The Camel paper was written very over-enthustiastically, for which I apologise. That enthused far too many people and annoyed many others. Both effects are to be regretted. Our results (Dehnadi's results, really, I'm just a part-time scribe) are interesting but not world shaking.

In most of the experiments (four out of six) for which we now have data, we've found that the subgroup which scores 'consistent C0' (using the same mental model in eight out of twelve questions) is about half the sample, and has a strikingly significantly different failure rate to the rest of the sample. Typically we find the C0 group has a 20% failure rate or less, and the rest have about 50% failure rate. This isn't enough for us to claim (as I did, and I regret it) that we can divide sheep from goats, because the 50% false negative rate substantially undermines the test's efficacy as a predictive instrument.

When we look more closely at the data we find more intriguing information. In three of the experiments there are enough females for us to be able to contrast them with males. The C0/not C0 distinction holds up well for males, but NOT for females. In females the test doesn't work: the inconsistent group does better than the consistent. Numbers are so small that we can't say much more, and given my apologies I'd better not start speculating again. (Since you ask, in the fourth experiment almost all of the females had previous programming experience and didn't score inconsistent, so no such effect.)

We've also found, since Simon inspired us to include questions about sex and previous programming experience, that there is a significant group which has previous programming experience and already has the Java/C models of equals-sign-as-right-to-left-copy and juxtaposition- as-sequential-execution. This group -- call it CM2 -- skews the results somewhat by dragging the C0 average upward, but even when we exclude it from our analysis we can still see significant effects.

On the whole, in those four experiments, my (feeble) grasp of statistics and the SPSS controls leads me to believe that Dehnadi's test predicts about 25% of the variance between groups. That may not sound much, but I have heard it said that since education is so multifactorial, 30% is about as much as you can hope for. So, as I said, at the moment interesting but not earth-shattering.

The anomalous two experiments, of which the Aarhus experiment is one, do seem to have very different starting conditions. In both experiments almost all the intake scores consistent/C0 at the beginning (and at Aarhus it may be they score CM2, but I haven't had clarification of that point from the experimenters). We have some notion of why that happens in one experiment, which is in the UK, but I don't know how the Danish education system works, so can't speculate about Aarhus.

One intriguing result which hasn't yet been replicated, because it was overlooked at first, is the 'week 3 effect' which Dehnadi found in his first experiment.
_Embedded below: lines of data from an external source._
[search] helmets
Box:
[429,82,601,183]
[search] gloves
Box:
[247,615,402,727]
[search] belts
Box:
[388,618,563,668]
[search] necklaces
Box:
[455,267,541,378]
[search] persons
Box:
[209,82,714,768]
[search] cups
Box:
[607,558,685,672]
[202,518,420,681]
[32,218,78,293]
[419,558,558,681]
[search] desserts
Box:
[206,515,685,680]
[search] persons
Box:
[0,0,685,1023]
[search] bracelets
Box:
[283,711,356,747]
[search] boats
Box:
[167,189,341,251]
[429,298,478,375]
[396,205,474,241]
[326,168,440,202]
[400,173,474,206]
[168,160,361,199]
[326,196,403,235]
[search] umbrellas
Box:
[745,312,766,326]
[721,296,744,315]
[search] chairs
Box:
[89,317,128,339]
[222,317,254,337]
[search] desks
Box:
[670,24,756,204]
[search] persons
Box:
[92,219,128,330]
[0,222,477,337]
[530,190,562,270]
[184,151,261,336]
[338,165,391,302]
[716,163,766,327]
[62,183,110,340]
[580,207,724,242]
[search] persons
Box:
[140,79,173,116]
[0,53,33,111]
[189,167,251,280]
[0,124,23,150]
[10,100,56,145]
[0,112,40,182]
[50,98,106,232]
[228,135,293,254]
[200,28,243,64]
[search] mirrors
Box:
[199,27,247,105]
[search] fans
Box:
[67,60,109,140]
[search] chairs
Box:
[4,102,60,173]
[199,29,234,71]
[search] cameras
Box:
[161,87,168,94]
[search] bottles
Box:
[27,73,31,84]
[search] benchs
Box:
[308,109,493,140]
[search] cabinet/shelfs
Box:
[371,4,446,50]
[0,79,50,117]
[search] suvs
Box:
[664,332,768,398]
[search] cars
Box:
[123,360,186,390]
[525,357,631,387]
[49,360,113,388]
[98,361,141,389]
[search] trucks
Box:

Forget for the moment about consistency: just test whether students have the correct models of assignment and sequence in week 3, when they've been taught them. The single time it was tried this was more predictive than the original test, with much smaller false negative and false positive trails. One collaborator picked this out of the Camel paper, modified his teaching, and promises us some data about his results soon (but we beware the Hawthorne effect, as ever, and I'm aware that maybe the Hawthorne experiment didn't show the Hawthorne effect, so please don't set that dog on me).

For a long time, ever since I had to teach a group of Masters students who had paid for their own course and were trying to convert to computer science to get a job, I haven't believed that motivation is the major underlying cause of the two-hump phenomenon. It must be that a proportion of 18-year olds are unmotivated and don't try, but there are so many who are desperate to succeed and don't seem to be able to. Perhaps the week 3 effect will point to a remedy (come on Ron! give us your data!) but more likely there is a weirdness that we've hardly begin to understand let alone fix.